My gender identity is nonbinary. I am both male and female. Usually I just feel like me, but I am always a mix of both genders, and my gender expression is masculine. People often misgender me. It is a pretty even mix of being called either male or female. Because I have a feminine name, when I am on the phone with people, I get called ma’am. When I walk into new spaces, I am often called sir or referred to as he, then people quickly switch to ma’am or she when someone takes a closer look and sees that I have breasts—which causes me tremendous dysphoria. I tell people my pronouns because I don’t want to be frustrated and further hurt by what people think they know about me based on my name or physical self.
I also state my pronouns so others feel safe in my presence. I know what it feels like to be left out of conversations, so when I talk to people, I am sure to use non-gendered and inclusive language. There is so much value in adding inclusivity for LGBTQIA+ folks in all places, specifically in work and learning places. When acceptance and respect rise so do confidence, self-worth, and productivity.

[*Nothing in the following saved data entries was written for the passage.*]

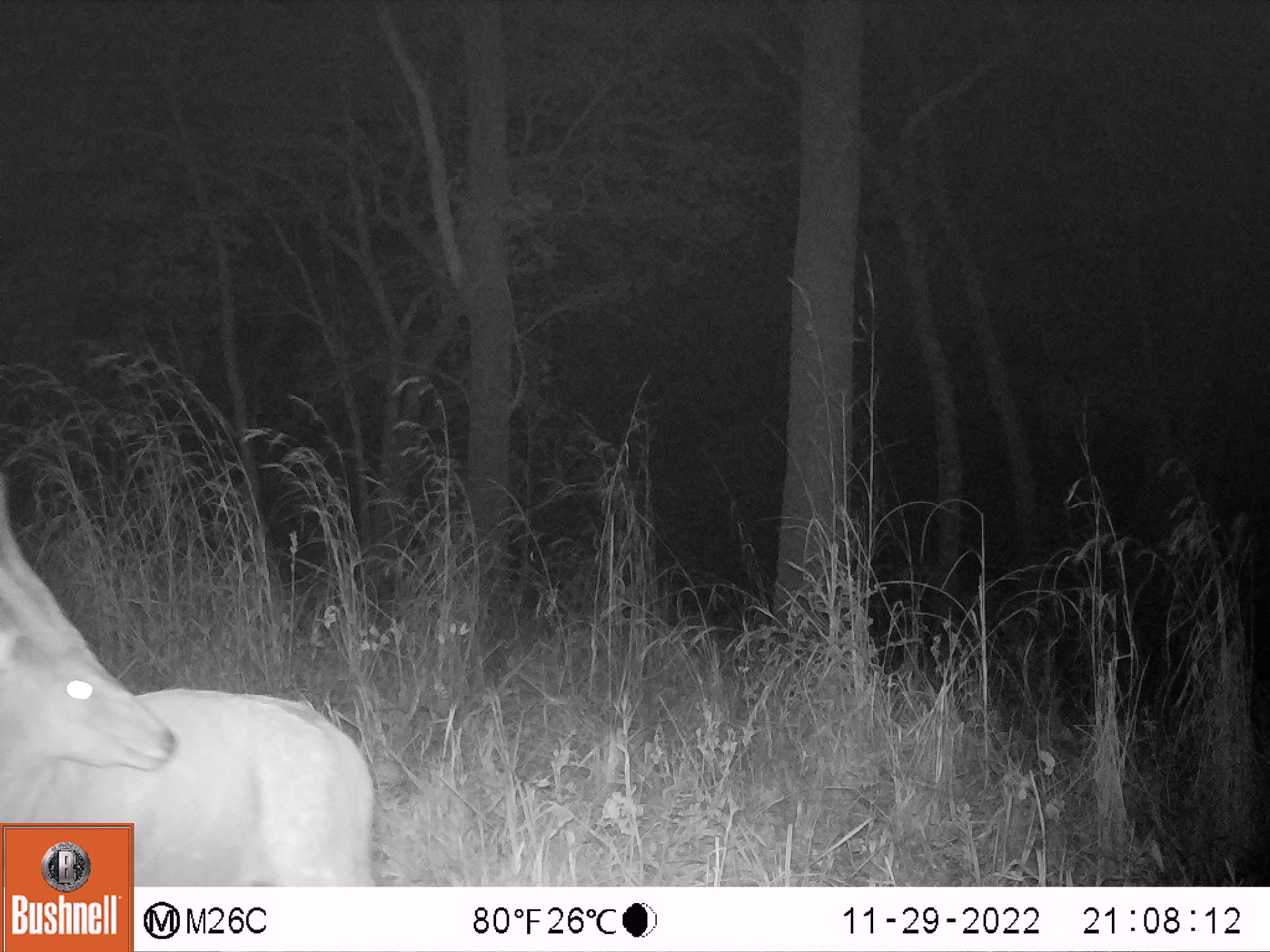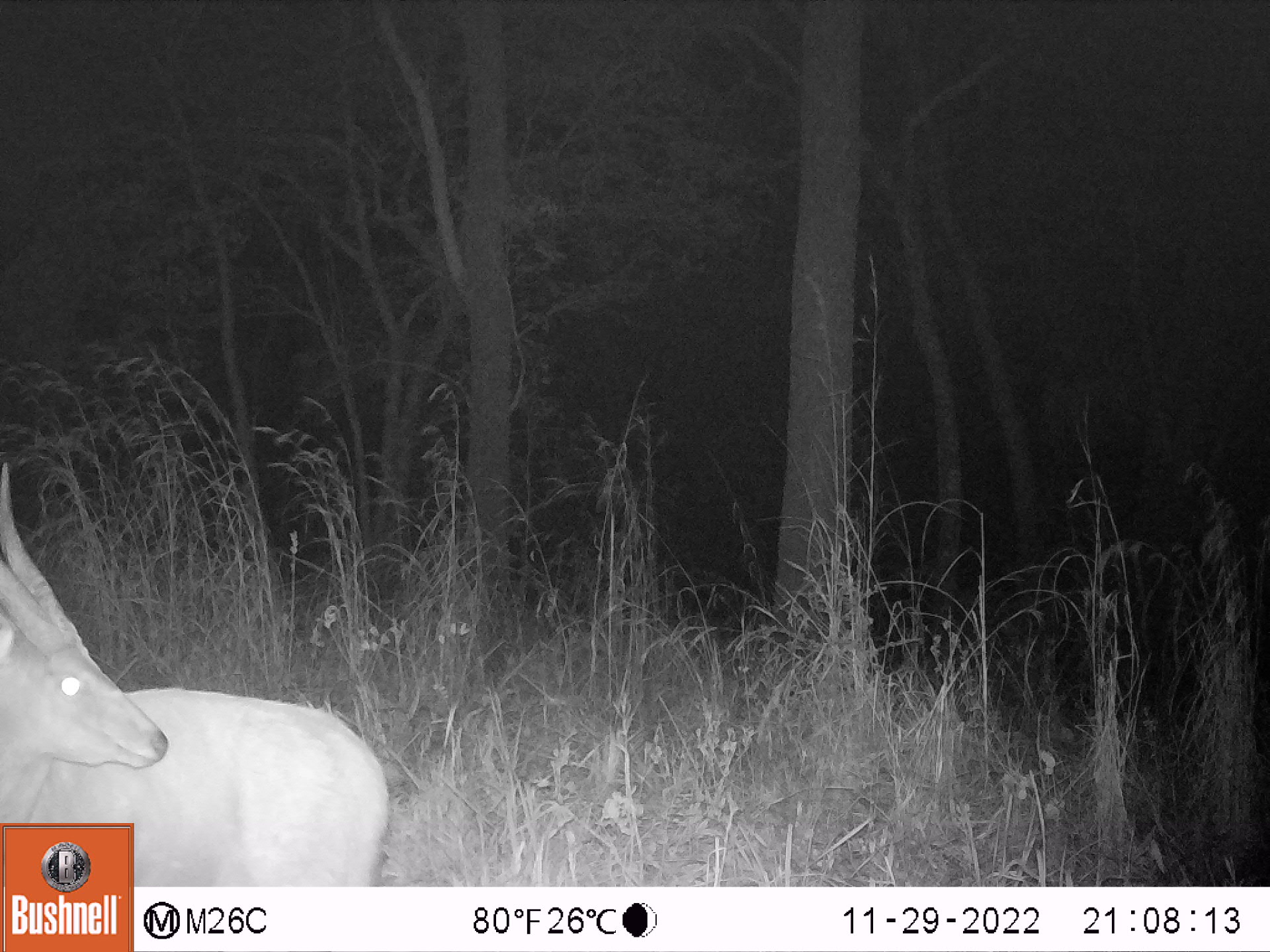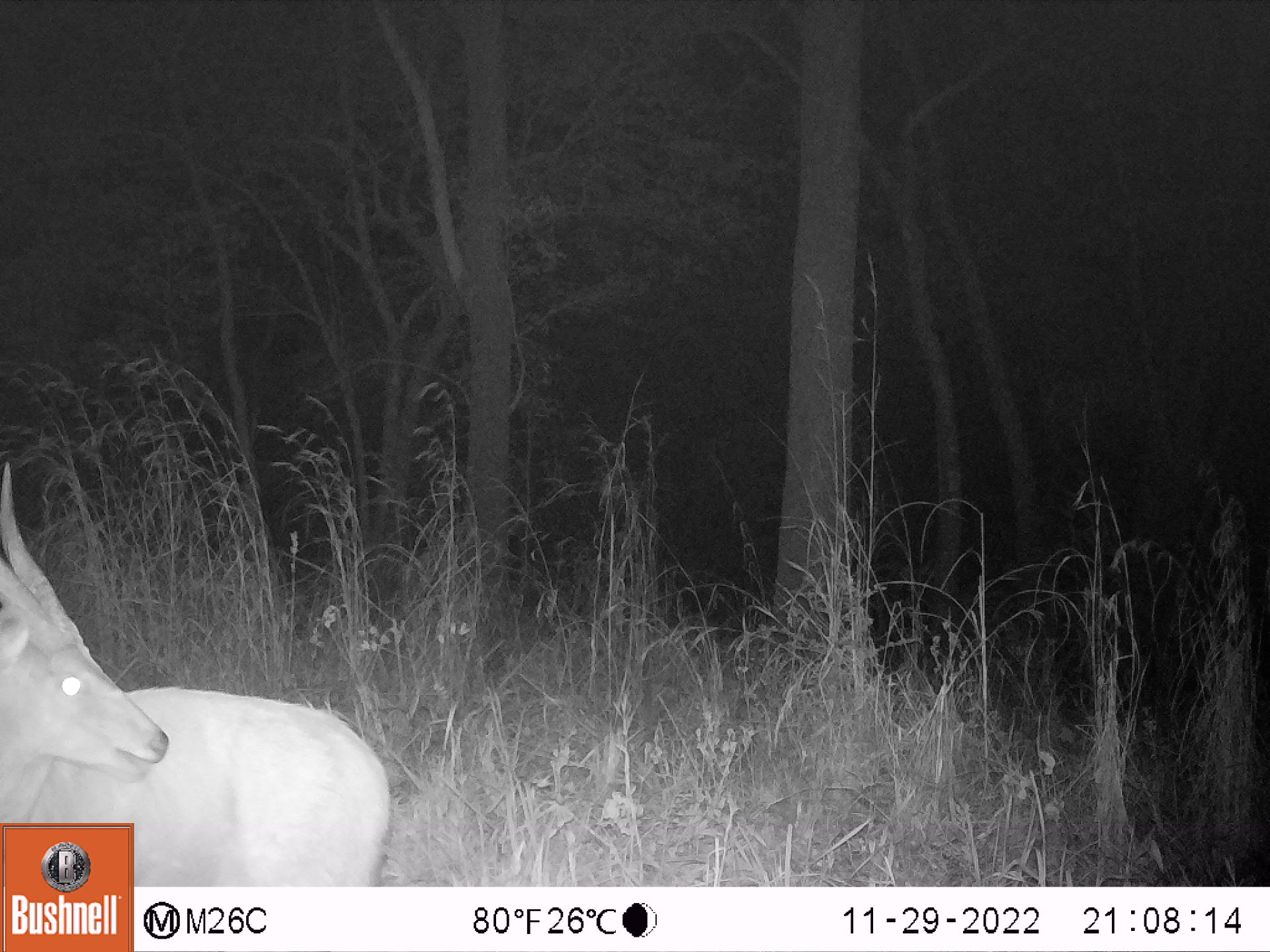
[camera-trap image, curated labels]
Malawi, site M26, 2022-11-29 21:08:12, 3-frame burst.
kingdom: Animalia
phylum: Chordata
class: Mammalia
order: Artiodactyla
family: Bovidae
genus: Tragelaphus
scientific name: Tragelaphus sylvaticus sylvaticus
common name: cape bushbuck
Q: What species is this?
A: Cape bushbuck (Tragelaphus sylvaticus sylvaticus).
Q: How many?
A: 1.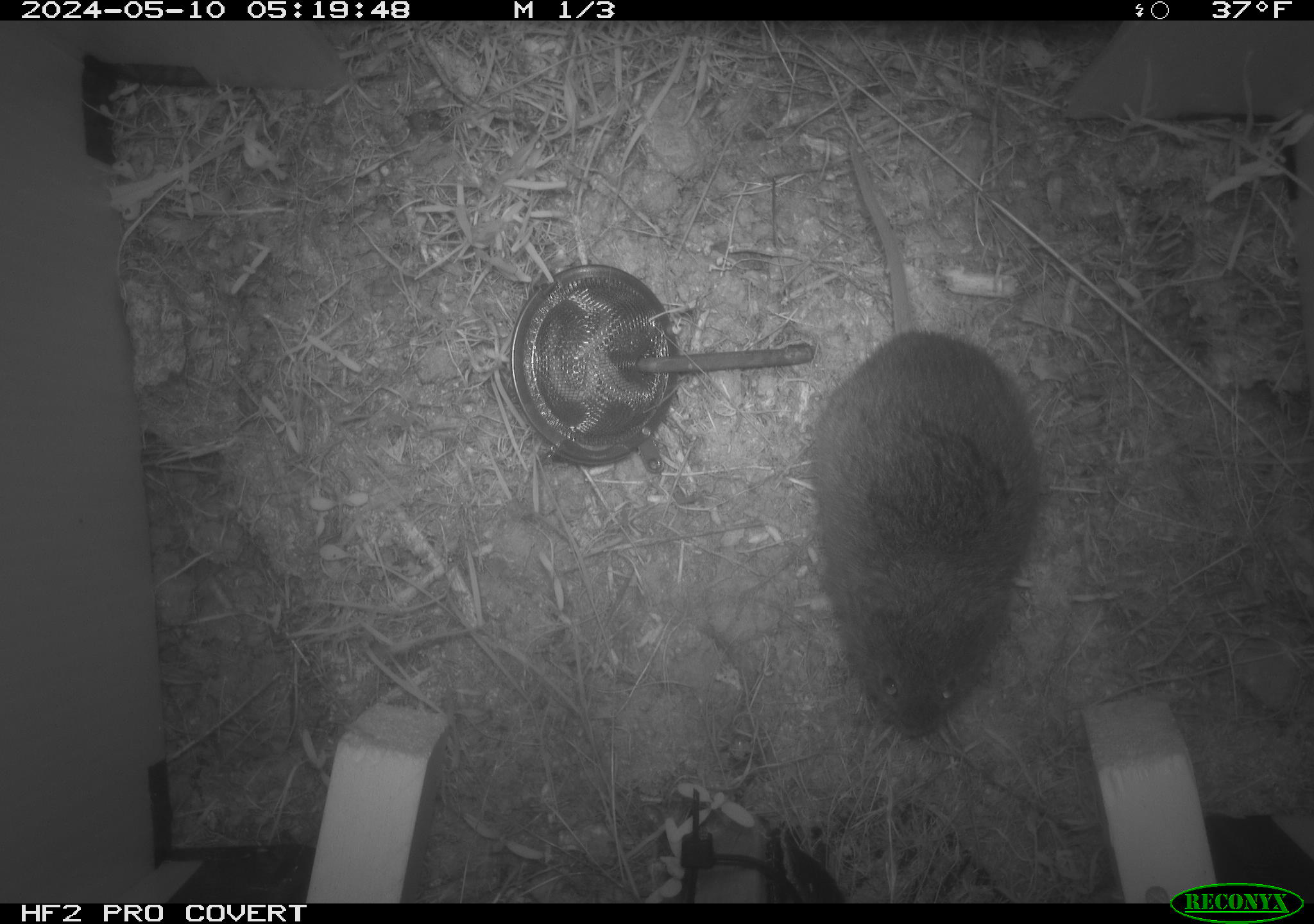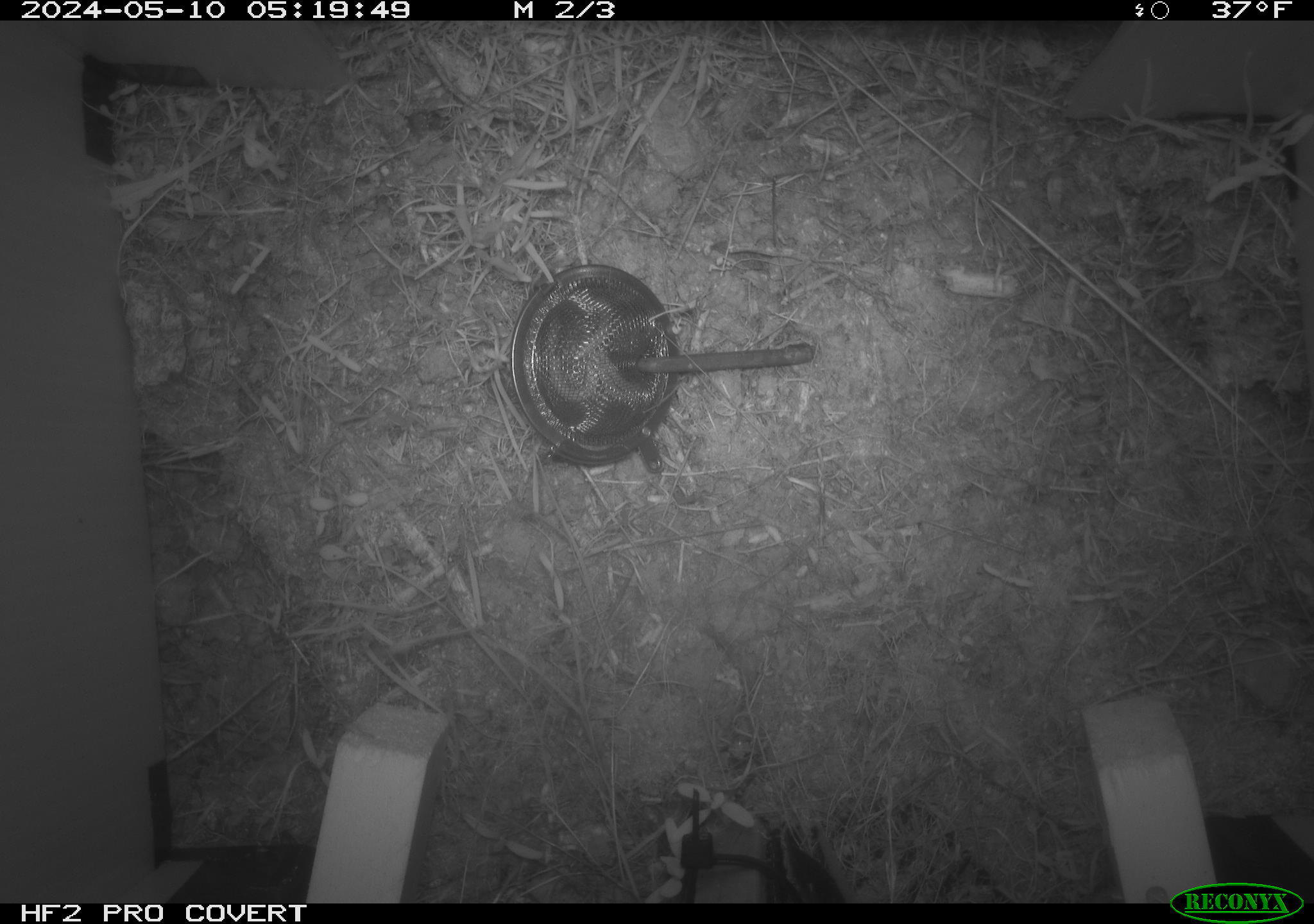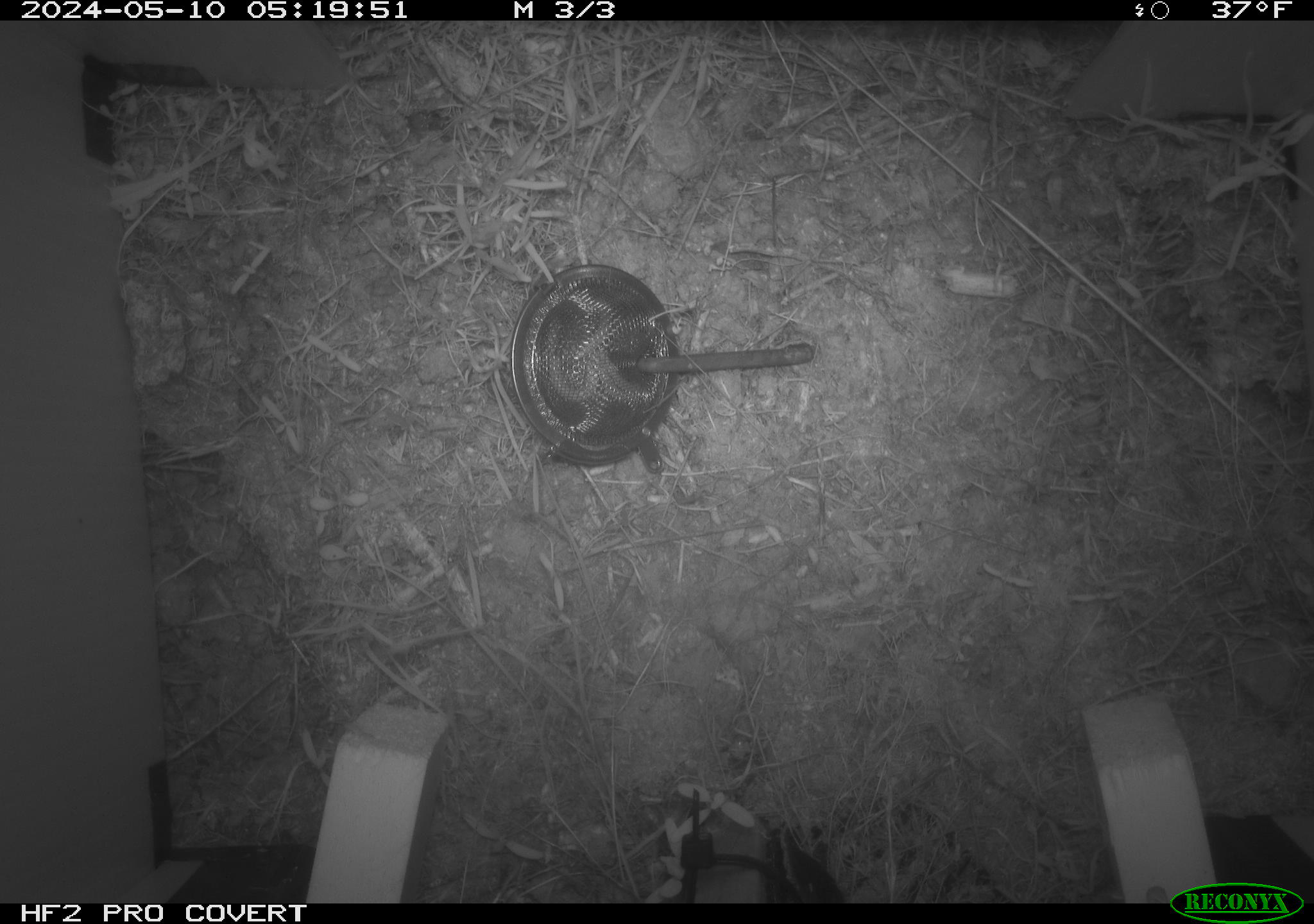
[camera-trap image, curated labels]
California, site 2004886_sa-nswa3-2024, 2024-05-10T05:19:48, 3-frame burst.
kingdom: Animalia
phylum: Chordata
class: Mammalia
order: Rodentia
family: Cricetidae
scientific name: Arvicolinae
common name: voles, lemmings, and muskrats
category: arvicolinae subfamily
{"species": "arvicolinae subfamily (voles, lemmings, and muskrats) (Arvicolinae)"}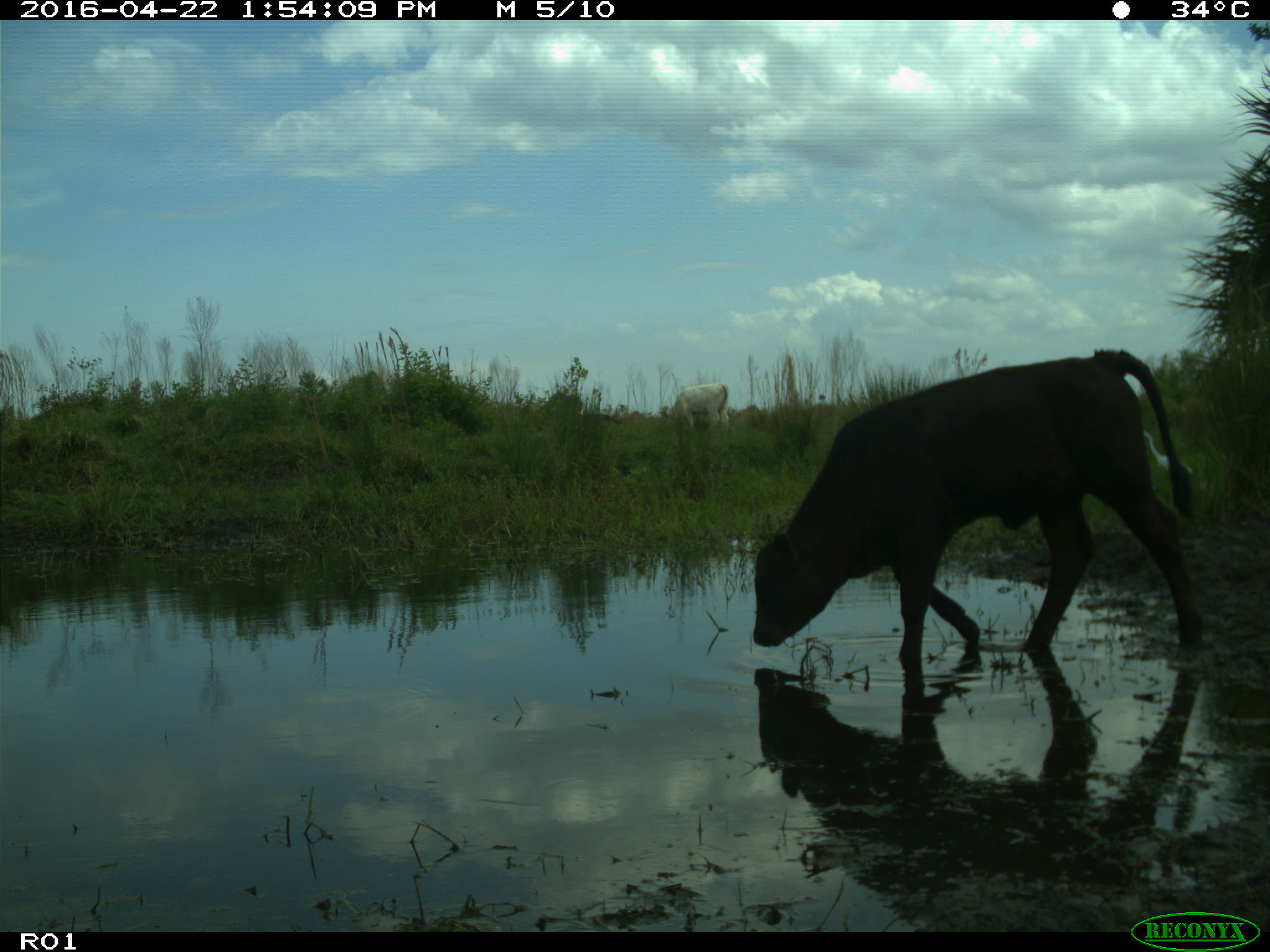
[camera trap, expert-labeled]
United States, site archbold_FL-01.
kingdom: Animalia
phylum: Chordata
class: Mammalia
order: Artiodactyla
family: Bovidae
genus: Bos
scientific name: Bos taurus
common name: domestic cow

And no one is forcing anything on you. Stating your pronouns or asking someone theirs is in line with the same common courtesy as saying please and thank you. You may make a few mistakes; keep trying but without putting too much emotional labor on the person you misgendered. Also, you will make fewer mistakes by creating space for people to feel comfortable telling you how they identify. When I see someone’s pronouns on their name tag or hear them announce it, it tells me they are willing to learn about mine. It gives me and others “permission” to fall outside of the norm. It allows us to breathe a little easier and know you are an ally or ready to be one.
An important thing to remember is to make this practice a universal one. Don’t single out trans, nonbinary, and gender nonconforming folks. At the start of every meeting have everyone state their name and pronouns. And if you ask someone to clarify theirs, then be sure you are asking everyone in the room. Also, listen and correct. If you hear someone say the pronouns they want people to use, use them. And if you overhear someone misgender another coworker, friend, or student, gently remind them of the person’s proper pronouns.
With a willingness to learn and practice you can create LGBTQIA+ safe and affirming spaces. Your discomfort with something new will make someone else feel more comfortable with something they struggle with all of the time.
Including your pronouns isn’t about political correctness; it’s about kindness and respect.